------ Information supplied

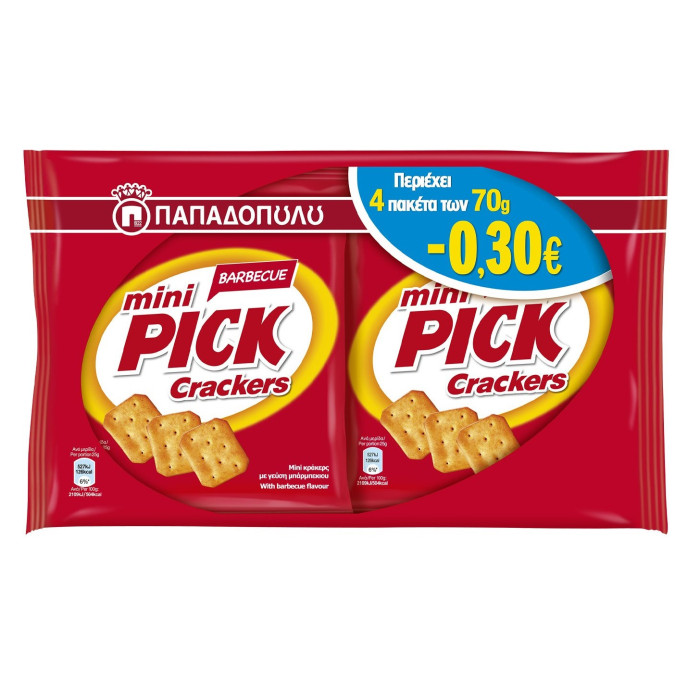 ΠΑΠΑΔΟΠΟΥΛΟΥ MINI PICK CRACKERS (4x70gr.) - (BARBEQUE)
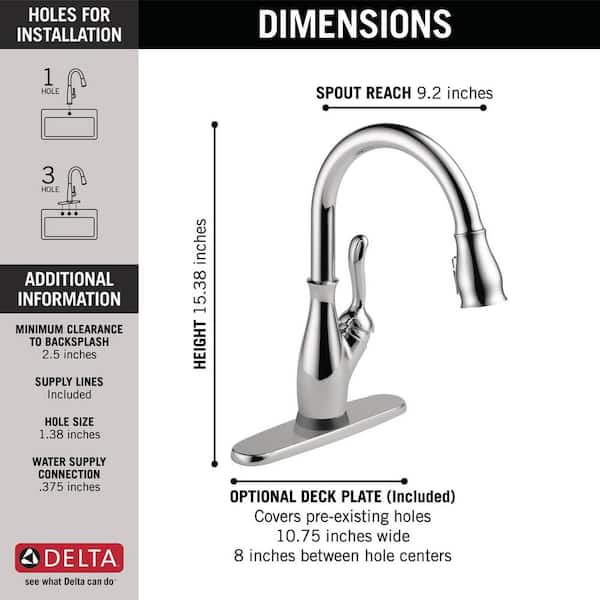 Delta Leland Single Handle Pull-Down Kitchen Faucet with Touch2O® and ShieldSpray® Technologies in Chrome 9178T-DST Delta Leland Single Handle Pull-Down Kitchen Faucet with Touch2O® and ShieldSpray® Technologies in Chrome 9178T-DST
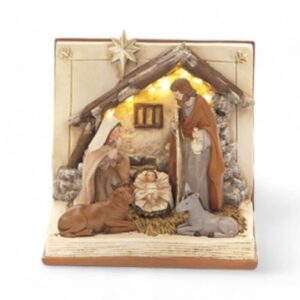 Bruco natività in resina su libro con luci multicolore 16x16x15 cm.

------------

Activity ▸ Everything in the material above must be repeated exactly, apart from its pictures.

Answer for the task ▸
 ΠΑΠΑΔΟΠΟΥΛΟΥ MINI PICK CRACKERS (4x70gr.) - (BARBEQUE)
 Delta Leland Single Handle Pull-Down Kitchen Faucet with Touch2O® and ShieldSpray® Technologies in Chrome 9178T-DST Delta Leland Single Handle Pull-Down Kitchen Faucet with Touch2O® and ShieldSpray® Technologies in Chrome 9178T-DST
 Bruco natività in resina su libro con luci multicolore 16x16x15 cm.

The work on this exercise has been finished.